Fair Game recounts all of that, but then shifts focus to create an intimate portrait of a couple facing a life-altering attack. As Valerie's career disintegrates, her marriage begins to collapse under the strain. What's interesting about Valerie and Joe is not that they are exceptional, but rather that they are, in a lot of ways, a fairly ordinary couple. Joe's older, already retired from his first career, now a stay-at-home dad starting up a consulting business. He gets the bulk of the childcare duty -- they have young twins -- while his younger, globetrotting wife, her career still in its ascendancy, works late in the night at a high-stress, demanding job. Temperamentally, they're quite different -- he's an idealist and a hothead for whom being right is more important than anything. He never leaves a dinner party without getting into at least one argument, while his cooler, more reserved wife bites her tongue and is good at keeping secrets. Joe spends his days in a righteous fury, tilting at windmills with all his might. His best weapon -- the truth -- is no match for White House operatives who decide what's true, and bend reality to suit their political purposes. Valerie, levelheaded, calm, and persuasive, is accustomed to analyzing data and interpreting reality. As ambitious as she is, and as devoted to the truth as she is, she's a team player, and understands that hers is not the final word. As the story is told in Fair Game, she gets caught in the crossfire between Joe and the White House.

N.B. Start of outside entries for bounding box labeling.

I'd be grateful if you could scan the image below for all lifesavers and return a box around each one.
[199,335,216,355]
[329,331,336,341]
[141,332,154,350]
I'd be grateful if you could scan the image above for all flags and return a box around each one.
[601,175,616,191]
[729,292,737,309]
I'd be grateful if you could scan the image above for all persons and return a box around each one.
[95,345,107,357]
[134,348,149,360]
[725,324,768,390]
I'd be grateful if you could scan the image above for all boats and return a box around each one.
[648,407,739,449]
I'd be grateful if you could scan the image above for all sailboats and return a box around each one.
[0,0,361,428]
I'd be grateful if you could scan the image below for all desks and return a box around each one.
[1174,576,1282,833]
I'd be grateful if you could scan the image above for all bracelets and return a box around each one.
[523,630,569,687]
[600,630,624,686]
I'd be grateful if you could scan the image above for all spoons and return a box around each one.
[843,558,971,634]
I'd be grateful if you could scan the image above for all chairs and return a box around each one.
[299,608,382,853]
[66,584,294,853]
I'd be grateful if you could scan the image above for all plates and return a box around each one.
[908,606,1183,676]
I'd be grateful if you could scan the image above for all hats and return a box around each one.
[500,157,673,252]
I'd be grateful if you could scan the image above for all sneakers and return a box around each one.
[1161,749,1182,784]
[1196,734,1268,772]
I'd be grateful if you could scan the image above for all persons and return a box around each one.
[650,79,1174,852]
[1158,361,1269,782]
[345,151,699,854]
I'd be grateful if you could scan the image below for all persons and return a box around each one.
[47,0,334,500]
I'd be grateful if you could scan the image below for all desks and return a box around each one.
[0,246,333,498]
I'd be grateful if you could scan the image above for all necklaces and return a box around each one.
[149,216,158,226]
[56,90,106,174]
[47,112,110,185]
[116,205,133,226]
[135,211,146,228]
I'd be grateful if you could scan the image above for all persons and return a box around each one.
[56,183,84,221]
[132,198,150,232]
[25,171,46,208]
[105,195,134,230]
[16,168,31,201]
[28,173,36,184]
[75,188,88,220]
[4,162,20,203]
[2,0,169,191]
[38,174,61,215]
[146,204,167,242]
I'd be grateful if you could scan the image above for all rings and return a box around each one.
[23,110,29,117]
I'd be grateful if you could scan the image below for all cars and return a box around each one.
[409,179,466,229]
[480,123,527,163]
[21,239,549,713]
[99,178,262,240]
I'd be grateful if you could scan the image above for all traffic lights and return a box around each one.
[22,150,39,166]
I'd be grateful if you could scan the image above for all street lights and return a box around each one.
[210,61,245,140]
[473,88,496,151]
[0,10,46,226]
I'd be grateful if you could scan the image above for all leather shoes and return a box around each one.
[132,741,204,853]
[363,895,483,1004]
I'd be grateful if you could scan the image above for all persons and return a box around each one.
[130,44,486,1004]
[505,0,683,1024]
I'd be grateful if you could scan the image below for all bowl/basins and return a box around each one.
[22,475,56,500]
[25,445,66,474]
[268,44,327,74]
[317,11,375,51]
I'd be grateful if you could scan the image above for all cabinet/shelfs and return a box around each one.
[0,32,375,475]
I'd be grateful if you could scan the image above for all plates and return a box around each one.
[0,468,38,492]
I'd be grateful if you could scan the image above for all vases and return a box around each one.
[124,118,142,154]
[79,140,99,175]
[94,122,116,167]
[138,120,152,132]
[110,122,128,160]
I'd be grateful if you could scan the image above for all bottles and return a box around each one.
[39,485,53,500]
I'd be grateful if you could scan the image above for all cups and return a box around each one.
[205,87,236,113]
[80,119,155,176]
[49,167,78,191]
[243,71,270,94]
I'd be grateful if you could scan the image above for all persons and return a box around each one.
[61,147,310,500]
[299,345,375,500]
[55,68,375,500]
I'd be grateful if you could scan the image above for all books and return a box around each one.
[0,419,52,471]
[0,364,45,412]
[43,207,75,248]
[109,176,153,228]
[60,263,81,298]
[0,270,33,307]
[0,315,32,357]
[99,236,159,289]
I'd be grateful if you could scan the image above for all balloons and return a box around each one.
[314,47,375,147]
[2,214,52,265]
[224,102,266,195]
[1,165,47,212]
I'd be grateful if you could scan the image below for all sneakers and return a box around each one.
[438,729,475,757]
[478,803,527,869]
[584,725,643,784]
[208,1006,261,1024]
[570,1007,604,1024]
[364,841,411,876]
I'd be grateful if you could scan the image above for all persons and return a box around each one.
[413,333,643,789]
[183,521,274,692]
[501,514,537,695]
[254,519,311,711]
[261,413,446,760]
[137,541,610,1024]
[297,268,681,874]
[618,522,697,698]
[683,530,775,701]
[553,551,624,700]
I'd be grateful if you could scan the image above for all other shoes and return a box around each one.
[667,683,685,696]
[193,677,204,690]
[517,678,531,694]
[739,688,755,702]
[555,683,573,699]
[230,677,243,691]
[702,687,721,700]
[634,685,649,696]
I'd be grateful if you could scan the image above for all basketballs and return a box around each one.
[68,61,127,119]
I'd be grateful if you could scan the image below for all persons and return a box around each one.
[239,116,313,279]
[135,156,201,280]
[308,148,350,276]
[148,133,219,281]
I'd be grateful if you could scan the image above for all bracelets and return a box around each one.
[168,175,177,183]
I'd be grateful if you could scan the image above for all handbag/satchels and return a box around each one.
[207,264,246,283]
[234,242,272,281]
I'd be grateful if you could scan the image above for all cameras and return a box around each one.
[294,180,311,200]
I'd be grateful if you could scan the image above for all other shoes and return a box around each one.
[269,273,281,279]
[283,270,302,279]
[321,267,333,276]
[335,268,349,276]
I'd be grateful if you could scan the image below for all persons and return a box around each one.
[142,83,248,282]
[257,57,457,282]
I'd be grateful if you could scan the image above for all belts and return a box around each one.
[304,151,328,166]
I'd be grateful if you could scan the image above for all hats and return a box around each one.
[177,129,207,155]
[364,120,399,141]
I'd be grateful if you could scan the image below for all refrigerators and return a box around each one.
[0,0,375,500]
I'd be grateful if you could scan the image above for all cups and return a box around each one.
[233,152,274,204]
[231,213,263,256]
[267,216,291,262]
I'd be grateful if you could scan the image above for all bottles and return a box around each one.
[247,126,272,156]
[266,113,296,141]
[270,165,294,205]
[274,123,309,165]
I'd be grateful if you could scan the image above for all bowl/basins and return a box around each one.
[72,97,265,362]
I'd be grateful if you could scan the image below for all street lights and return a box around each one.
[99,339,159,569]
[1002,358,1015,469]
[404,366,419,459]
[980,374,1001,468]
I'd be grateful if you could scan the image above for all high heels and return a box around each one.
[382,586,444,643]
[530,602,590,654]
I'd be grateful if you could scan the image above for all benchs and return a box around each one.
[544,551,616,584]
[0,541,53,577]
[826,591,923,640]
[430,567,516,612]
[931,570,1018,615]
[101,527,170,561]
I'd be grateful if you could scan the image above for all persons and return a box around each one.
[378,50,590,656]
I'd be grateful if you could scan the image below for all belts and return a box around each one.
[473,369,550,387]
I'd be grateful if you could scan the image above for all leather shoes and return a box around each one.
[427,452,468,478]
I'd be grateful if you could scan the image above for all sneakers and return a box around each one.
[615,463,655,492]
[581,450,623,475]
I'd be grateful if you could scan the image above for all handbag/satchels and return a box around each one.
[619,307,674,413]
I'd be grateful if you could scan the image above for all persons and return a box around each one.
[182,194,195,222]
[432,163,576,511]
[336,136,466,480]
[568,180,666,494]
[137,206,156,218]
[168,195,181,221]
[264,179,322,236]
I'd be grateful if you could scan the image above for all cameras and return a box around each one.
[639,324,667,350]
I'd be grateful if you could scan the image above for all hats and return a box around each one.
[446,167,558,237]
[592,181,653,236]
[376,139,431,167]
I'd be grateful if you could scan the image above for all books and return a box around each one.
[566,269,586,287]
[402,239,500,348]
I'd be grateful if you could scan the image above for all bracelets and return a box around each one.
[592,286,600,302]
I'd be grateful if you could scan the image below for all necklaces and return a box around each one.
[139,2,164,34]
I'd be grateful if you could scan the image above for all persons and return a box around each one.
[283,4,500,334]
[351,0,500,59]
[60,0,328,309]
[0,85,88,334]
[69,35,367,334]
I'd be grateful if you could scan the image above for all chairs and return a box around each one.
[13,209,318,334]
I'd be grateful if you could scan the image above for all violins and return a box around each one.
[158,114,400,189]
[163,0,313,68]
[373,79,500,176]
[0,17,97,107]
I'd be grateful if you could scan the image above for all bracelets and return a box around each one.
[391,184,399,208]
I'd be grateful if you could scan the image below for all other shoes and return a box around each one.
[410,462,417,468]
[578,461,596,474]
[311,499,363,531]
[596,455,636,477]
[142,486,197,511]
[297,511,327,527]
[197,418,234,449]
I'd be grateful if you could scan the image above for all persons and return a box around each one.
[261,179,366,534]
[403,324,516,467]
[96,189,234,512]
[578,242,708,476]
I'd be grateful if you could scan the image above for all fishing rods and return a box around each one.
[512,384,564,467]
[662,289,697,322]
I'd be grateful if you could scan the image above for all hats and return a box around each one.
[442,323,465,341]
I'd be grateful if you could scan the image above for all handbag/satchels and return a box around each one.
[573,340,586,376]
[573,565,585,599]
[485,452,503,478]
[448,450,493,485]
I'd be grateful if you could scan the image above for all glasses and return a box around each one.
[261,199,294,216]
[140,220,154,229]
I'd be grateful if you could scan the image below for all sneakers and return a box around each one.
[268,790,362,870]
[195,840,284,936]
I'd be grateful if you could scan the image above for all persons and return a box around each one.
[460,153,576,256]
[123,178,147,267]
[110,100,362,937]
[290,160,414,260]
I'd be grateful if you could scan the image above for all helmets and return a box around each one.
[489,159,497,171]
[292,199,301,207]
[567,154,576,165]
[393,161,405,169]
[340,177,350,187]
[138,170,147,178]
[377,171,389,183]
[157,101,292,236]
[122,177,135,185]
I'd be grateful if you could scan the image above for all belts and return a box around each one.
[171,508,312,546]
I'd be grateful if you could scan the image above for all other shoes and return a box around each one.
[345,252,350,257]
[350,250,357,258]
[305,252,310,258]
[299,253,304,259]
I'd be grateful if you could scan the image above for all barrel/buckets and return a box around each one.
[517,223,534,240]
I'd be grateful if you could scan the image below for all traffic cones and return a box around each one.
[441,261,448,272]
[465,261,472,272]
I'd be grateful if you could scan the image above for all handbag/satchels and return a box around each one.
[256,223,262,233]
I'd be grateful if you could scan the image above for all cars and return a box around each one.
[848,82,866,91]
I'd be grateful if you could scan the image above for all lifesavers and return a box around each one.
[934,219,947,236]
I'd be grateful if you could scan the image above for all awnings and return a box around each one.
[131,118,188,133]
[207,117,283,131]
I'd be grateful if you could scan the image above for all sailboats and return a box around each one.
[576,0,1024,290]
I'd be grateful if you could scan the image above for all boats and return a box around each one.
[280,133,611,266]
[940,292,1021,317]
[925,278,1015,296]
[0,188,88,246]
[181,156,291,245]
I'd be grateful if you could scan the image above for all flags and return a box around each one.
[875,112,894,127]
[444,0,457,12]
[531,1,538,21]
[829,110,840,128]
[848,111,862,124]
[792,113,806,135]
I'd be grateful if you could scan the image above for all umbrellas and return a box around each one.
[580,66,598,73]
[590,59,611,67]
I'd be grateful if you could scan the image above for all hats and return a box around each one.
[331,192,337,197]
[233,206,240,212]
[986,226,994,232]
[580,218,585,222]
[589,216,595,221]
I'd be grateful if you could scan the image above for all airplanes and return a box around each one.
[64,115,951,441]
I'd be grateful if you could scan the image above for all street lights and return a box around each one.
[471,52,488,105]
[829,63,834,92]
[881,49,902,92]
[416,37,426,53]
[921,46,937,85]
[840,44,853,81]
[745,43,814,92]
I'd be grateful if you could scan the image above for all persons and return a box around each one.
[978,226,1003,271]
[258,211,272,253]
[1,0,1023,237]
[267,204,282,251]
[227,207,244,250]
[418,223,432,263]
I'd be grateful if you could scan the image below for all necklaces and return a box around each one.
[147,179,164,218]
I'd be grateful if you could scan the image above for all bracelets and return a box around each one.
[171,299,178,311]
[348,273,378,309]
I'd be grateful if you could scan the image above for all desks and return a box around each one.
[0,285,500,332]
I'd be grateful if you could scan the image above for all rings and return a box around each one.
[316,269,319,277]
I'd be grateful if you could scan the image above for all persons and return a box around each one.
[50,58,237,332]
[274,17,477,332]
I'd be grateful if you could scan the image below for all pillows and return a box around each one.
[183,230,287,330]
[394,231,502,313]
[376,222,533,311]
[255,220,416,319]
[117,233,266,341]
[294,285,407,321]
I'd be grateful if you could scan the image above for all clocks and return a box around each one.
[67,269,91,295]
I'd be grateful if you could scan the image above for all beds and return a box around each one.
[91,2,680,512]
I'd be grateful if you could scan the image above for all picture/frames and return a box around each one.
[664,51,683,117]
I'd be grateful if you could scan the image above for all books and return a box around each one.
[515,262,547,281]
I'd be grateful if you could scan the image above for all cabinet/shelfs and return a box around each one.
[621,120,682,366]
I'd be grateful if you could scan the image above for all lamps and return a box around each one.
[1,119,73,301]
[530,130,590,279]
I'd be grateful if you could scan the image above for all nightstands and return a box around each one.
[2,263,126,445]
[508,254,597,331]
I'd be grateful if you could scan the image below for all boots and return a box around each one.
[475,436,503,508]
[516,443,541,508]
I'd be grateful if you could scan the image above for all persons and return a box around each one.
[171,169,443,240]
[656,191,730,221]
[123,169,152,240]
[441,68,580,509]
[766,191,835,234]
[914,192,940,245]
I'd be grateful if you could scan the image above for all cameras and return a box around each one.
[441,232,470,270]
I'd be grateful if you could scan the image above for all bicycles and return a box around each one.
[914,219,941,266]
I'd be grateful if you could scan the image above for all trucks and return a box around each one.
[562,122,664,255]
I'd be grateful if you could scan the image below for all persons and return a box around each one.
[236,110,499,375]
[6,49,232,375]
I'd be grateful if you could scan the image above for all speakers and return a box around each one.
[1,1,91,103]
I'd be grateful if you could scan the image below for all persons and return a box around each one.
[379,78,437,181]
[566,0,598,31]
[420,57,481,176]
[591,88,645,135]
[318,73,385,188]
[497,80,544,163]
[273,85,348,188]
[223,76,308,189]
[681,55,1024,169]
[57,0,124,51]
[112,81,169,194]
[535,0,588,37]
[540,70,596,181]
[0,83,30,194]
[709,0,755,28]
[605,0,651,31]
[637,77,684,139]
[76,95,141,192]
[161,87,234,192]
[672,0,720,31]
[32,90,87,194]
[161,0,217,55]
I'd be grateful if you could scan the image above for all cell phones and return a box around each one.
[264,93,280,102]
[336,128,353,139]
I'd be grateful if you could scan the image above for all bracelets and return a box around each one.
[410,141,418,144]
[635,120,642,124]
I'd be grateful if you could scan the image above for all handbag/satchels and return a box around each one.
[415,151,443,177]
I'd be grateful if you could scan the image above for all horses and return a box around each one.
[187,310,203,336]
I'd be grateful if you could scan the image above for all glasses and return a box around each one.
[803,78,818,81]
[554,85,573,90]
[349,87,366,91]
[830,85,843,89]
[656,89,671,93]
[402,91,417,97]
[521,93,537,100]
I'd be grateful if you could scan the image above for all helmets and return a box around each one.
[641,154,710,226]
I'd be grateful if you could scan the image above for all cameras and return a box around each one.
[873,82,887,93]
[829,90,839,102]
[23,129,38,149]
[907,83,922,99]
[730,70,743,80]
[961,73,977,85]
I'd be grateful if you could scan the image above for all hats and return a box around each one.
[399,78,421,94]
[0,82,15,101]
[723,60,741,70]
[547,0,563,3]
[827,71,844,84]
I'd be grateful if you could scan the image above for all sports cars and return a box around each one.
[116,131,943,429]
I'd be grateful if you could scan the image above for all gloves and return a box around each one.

Fair Game, written by Jez and John-Henry Butterworth (based on memoirs by Valerie Plame Wilson and Joe Wilson), and directed by Doug Liman (The Bourne Identity and Mr. & Mrs. Smith), requires quite a bit of set-up, which the movie moves through briskly, with both Joe and Valerie hopping from one global hot spot to another. It helps, watching the movie, if you're already familiar with the basics of what happened in the Plame affair, and the political import of it all. The world is, of course, still dealing with the fallout of the Bush years, but Fair Game chooses to focus primarily on the personal consequences for the Wilsons. They are, in the big picture, small potatoes, just more collateral damage in the Bush Wars. But, as Fair Game reveals, no target was too small to be in the crosshairs of the venal, mendacious Bush operatives Scooter Libby (David Andrews, hatefully smooth-talking and self-satisfied) and Karl Rove (Adam LeFevre).

The movie mixes video clips from the Bush presidency (carefully selected to inflame old sentiments anew), with Liman's juddering handheld camera footage to create an unsettling, immediate sense of the floor falling out from under the Wilsons, and the end of the world as we knew it. Fair Game is a gripping, infuriating cloak-and-dagger political thriller about how all politics is personal, and how the petty, vindictive personal stuff and the neo-con world order stuff collided in the attack on the Wilsons.